Cultural institution in Paris, France

The Japanese Culture House of Paris (French: La maison de la culture du Japon à Paris) (Japanese: パリ日本文化会館) (also known as MCJP) is located at 101 bis, quai Jacques-Chirac, in the 15th arrondissement of Paris. Its purpose is to introduce Japanese culture to the French. It is managed by the Japan Foundation in France.

== Building ==
The project for such an establishment was launched during a meeting in Japan between the President of the French Republic François Mitterrand and the Japanese Prime Minister Zenkō Suzuki. The building is the work of two architects, the British architect, Kenneth Armstrong and the Japanese architect, Masayuki Yamanaka. Started in 1994, the construction completed at the end of 1997. The MCJP was inaugurated on May 13, 1997, by the President of the French Republic at the time, Jacques Chirac, and by Princess Sayako.

== Description ==
The building, built on a pre-existed building, from the Haussmann's renovation era of Paris, with a large mural dedicated to the Great Men of the 20th century painted on it.

It has eleven floors, six of which are visible. It includes, among other things, an exhibition hall, two multi-purpose rooms of 500 m2 and 130 m2, a library and a traditional tea pavilion.
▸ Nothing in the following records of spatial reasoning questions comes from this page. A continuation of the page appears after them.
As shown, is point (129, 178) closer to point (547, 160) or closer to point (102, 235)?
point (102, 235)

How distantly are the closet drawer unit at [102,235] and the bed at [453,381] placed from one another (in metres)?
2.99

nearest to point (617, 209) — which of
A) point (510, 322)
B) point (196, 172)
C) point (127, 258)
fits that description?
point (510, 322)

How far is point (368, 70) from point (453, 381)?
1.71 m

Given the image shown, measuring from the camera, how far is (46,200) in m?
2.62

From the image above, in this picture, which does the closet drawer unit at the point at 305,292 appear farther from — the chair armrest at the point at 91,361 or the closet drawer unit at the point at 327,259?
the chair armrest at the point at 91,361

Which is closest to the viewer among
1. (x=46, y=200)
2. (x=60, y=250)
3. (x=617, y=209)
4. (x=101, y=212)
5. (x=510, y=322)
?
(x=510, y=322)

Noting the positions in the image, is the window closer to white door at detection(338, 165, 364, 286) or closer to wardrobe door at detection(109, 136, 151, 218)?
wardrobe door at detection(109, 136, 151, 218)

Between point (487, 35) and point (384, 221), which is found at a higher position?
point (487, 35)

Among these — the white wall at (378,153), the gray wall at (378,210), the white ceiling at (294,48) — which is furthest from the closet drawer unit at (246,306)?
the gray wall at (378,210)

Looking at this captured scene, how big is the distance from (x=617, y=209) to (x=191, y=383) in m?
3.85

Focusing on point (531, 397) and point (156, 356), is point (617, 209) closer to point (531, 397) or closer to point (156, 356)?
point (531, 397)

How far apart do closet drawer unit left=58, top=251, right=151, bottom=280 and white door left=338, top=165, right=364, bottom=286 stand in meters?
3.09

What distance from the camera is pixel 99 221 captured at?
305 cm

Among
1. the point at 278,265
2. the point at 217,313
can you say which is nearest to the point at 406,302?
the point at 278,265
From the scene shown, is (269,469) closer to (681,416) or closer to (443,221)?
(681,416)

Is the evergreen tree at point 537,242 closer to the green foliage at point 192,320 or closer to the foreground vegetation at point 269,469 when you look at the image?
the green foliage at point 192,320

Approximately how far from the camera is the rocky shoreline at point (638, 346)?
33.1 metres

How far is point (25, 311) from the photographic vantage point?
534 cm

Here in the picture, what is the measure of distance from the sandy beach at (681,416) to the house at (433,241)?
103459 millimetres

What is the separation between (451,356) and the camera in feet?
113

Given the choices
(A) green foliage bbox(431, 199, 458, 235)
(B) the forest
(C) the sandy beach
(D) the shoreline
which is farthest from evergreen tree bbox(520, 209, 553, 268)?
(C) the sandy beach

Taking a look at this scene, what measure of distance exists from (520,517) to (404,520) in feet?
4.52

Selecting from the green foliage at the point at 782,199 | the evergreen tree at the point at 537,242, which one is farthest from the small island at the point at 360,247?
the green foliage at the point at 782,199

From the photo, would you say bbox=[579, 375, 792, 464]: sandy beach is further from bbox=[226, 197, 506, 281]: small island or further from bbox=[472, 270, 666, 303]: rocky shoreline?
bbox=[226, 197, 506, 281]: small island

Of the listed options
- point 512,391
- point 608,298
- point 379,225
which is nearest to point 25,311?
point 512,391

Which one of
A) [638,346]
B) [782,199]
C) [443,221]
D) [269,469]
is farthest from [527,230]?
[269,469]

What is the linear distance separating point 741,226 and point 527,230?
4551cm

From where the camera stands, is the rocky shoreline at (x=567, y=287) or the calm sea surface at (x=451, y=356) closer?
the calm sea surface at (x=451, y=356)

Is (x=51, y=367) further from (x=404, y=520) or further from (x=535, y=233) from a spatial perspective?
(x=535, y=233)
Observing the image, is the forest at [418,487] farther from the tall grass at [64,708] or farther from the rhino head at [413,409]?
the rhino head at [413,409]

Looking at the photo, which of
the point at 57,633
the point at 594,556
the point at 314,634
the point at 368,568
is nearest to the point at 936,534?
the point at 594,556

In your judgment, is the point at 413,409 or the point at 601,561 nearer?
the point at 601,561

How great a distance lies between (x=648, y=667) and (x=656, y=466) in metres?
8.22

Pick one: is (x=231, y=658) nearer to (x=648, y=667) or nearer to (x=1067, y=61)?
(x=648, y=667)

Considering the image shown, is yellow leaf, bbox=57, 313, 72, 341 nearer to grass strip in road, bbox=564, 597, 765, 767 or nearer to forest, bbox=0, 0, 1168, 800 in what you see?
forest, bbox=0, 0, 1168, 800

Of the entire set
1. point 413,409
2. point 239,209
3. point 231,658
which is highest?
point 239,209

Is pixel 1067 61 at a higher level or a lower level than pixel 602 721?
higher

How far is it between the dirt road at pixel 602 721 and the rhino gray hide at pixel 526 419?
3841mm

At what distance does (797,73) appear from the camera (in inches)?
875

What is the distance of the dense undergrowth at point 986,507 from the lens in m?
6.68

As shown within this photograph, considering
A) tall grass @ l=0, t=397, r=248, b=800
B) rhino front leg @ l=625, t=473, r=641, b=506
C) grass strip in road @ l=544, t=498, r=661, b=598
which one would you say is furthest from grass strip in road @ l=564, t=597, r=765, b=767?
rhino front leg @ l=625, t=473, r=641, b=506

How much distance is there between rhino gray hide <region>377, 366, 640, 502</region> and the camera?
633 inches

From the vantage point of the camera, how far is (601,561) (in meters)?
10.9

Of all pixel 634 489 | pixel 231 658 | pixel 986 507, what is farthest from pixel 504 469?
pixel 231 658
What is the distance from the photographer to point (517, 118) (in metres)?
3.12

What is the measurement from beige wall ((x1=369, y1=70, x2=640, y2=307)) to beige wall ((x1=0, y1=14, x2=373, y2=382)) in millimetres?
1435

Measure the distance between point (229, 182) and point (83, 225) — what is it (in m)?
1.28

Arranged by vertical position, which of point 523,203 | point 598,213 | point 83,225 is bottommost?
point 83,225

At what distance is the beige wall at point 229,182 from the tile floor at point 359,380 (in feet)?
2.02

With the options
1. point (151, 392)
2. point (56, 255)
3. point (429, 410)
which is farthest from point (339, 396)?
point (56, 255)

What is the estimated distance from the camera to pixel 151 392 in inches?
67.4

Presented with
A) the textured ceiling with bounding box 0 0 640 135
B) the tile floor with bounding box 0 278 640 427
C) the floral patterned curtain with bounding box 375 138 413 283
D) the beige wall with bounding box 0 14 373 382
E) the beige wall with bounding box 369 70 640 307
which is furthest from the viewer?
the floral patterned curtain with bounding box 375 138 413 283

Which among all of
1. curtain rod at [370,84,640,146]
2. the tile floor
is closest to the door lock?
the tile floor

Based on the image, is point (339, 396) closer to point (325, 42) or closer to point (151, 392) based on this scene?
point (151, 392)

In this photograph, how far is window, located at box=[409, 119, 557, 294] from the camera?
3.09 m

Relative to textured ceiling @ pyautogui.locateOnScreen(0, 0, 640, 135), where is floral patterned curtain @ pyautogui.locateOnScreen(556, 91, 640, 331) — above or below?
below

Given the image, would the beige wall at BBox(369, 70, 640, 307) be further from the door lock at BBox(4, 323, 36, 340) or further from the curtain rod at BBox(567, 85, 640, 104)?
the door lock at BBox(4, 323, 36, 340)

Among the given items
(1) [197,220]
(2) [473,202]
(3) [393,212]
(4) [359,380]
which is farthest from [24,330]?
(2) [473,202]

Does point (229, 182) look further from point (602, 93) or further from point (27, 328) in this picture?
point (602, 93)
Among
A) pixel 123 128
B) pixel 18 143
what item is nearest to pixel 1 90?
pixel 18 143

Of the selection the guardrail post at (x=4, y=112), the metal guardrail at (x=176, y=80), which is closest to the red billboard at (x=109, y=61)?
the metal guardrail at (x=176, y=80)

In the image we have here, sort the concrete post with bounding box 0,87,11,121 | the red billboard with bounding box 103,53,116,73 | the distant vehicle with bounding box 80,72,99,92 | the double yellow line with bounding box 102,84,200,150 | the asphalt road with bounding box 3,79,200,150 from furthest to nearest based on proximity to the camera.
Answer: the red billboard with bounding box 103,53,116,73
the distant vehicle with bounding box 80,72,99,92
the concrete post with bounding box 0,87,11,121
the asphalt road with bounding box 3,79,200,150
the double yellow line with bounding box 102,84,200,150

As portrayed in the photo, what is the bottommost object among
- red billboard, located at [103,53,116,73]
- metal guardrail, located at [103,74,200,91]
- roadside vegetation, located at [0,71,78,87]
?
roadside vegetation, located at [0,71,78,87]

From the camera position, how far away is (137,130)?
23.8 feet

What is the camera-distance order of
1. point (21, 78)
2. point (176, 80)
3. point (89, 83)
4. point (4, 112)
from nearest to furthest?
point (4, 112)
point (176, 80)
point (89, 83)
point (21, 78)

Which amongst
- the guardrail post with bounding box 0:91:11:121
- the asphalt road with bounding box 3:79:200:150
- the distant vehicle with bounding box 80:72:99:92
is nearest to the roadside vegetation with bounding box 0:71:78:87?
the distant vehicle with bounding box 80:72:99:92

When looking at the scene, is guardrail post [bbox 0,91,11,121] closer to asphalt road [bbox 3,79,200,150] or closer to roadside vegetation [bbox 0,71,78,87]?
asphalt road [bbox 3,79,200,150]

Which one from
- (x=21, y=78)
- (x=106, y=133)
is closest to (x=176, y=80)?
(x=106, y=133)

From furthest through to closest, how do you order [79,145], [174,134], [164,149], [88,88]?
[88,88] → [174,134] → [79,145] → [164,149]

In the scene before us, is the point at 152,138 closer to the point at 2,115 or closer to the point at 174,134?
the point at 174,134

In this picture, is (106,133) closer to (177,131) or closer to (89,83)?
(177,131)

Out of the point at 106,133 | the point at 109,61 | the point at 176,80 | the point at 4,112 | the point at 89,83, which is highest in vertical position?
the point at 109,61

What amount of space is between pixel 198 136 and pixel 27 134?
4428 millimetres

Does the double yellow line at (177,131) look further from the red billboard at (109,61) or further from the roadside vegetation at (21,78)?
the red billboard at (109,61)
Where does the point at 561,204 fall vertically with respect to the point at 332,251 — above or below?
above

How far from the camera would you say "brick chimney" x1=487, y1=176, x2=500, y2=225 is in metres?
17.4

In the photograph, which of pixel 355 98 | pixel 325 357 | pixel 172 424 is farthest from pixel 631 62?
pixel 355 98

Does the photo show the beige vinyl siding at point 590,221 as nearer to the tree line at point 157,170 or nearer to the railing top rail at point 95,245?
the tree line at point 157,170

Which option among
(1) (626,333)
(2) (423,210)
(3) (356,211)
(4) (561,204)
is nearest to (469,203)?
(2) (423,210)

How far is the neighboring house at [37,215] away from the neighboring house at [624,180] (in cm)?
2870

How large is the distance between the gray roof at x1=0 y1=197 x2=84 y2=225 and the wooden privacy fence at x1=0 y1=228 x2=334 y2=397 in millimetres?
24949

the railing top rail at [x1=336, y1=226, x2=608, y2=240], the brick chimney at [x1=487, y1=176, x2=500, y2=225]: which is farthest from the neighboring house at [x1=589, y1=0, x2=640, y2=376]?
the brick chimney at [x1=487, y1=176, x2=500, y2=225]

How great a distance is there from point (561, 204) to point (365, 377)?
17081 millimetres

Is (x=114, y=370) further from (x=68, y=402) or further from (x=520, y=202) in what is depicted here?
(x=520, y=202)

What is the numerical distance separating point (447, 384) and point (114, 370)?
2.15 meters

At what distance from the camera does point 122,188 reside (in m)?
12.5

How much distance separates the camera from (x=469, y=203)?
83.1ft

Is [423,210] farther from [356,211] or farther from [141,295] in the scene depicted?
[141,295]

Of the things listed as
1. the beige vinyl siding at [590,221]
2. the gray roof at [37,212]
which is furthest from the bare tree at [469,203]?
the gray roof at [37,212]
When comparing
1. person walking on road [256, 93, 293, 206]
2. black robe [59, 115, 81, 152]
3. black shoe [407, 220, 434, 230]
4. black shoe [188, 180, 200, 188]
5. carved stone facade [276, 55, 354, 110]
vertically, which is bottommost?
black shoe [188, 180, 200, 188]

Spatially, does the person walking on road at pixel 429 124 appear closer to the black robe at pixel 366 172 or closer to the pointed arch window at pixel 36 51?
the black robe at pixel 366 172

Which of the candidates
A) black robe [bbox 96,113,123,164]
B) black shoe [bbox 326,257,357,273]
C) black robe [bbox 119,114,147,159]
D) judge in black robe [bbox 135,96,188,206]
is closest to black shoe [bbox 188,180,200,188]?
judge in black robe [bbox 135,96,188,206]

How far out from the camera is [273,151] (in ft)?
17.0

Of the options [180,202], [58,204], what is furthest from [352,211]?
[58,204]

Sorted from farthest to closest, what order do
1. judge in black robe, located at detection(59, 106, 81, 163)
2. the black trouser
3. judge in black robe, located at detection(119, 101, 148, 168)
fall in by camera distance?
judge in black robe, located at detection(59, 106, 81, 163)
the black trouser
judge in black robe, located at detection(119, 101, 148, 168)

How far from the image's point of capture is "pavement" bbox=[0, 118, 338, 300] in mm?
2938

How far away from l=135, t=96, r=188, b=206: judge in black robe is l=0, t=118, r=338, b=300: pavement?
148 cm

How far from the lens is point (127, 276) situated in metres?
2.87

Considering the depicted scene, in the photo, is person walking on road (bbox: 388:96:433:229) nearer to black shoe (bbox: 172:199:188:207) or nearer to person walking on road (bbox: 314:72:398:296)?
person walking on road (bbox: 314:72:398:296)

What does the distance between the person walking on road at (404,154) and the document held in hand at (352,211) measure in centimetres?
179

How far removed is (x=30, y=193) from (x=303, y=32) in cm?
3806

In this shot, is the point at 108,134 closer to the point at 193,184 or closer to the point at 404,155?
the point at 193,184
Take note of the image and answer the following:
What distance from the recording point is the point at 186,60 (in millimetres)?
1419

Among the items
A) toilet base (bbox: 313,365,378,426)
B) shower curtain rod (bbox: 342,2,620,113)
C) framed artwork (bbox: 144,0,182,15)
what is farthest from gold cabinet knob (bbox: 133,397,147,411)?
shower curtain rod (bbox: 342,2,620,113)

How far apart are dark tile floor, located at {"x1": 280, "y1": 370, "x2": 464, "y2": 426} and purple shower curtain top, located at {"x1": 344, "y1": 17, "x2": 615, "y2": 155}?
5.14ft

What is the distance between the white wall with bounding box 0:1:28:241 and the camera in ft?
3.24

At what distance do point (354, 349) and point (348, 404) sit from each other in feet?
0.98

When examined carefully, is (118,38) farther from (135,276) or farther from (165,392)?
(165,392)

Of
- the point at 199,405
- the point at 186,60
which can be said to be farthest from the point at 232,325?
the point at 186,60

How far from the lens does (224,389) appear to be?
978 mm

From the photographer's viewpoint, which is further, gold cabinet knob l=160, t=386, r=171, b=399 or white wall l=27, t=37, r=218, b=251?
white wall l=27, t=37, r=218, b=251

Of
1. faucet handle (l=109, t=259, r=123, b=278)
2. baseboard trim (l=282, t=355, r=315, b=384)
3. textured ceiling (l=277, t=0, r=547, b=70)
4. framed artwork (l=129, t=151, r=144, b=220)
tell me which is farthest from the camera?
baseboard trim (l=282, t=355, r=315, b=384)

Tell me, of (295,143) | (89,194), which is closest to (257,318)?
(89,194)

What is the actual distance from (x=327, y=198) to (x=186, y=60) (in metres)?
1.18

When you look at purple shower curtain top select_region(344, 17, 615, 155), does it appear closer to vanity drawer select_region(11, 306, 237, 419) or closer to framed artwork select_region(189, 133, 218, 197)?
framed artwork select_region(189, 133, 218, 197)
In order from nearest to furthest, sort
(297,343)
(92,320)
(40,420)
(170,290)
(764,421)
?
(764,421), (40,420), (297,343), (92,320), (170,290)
The house presents exhibitions, shows, film screenings, conferences, and workshops and classes on Japanese culture: ikebana, calligraphy, go, manga, origami and Japanese tea ceremony.

== Divers ==
A conference on the indigenous Ainu minority in Japan was given on October 3, 2016, at the MCJP; on this occasion the team of the library of the Culture House prepared a profile on this people showing the first documentation of Ainu language is the Ainu-English compiled by the English missionary John Batchelor.

On April 14, 2021, the Council of Paris voted to rename most of the Quai Branly Museum to “Quai Jacques-Chirac”, in homage to the former President of the French Republic, in particular for the close ties he had forged with Japan.